WORK REQUIRED:
Copy every line of the data below exactly as given, except for the pictures.

SUPPLIED MATERIAL START

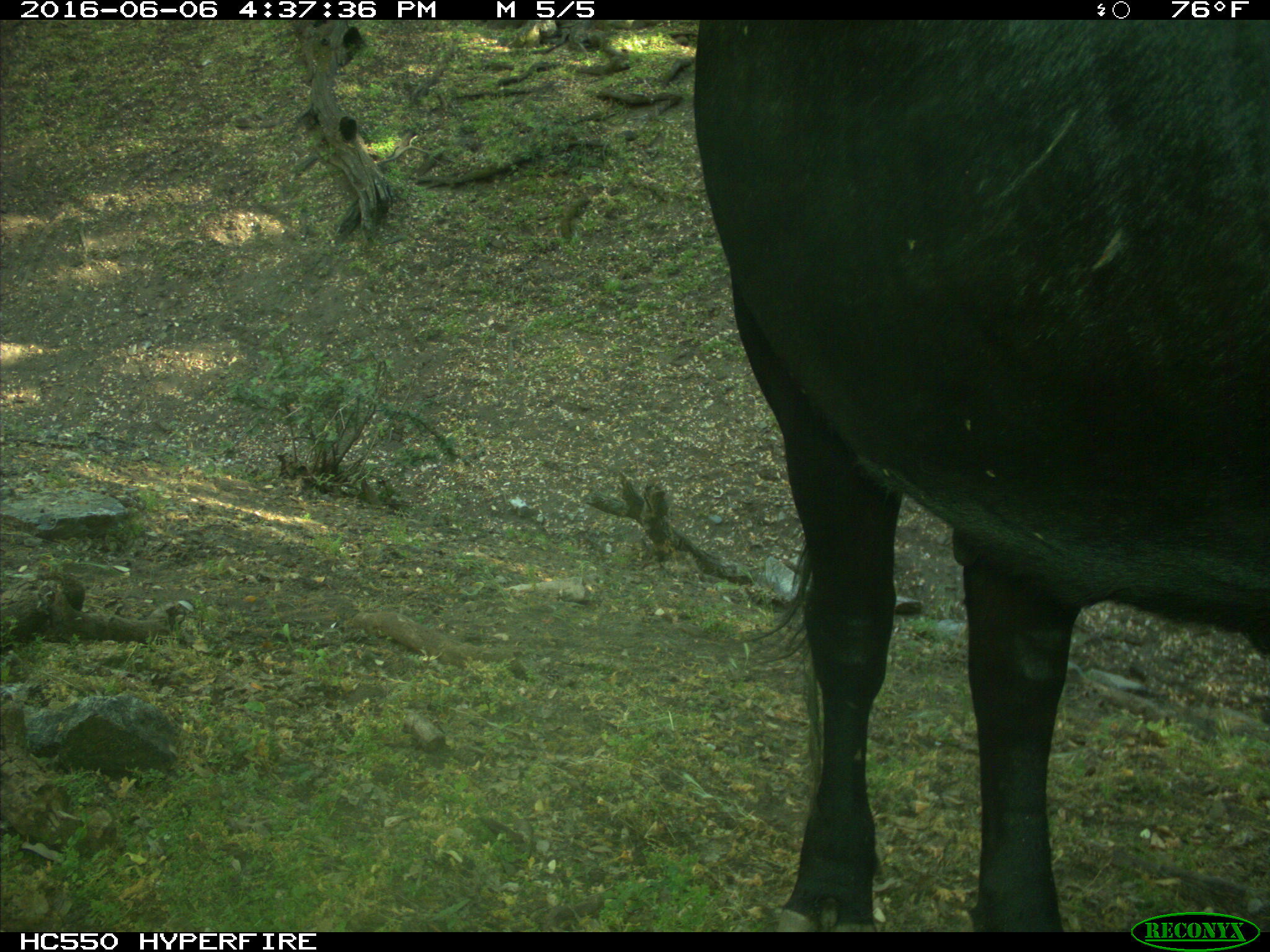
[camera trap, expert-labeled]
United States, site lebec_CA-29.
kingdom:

SUPPLIED MATERIAL END

PROBLEM SOLUTION:
[camera trap, expert-labeled]
United States, site lebec_CA-29.
kingdom:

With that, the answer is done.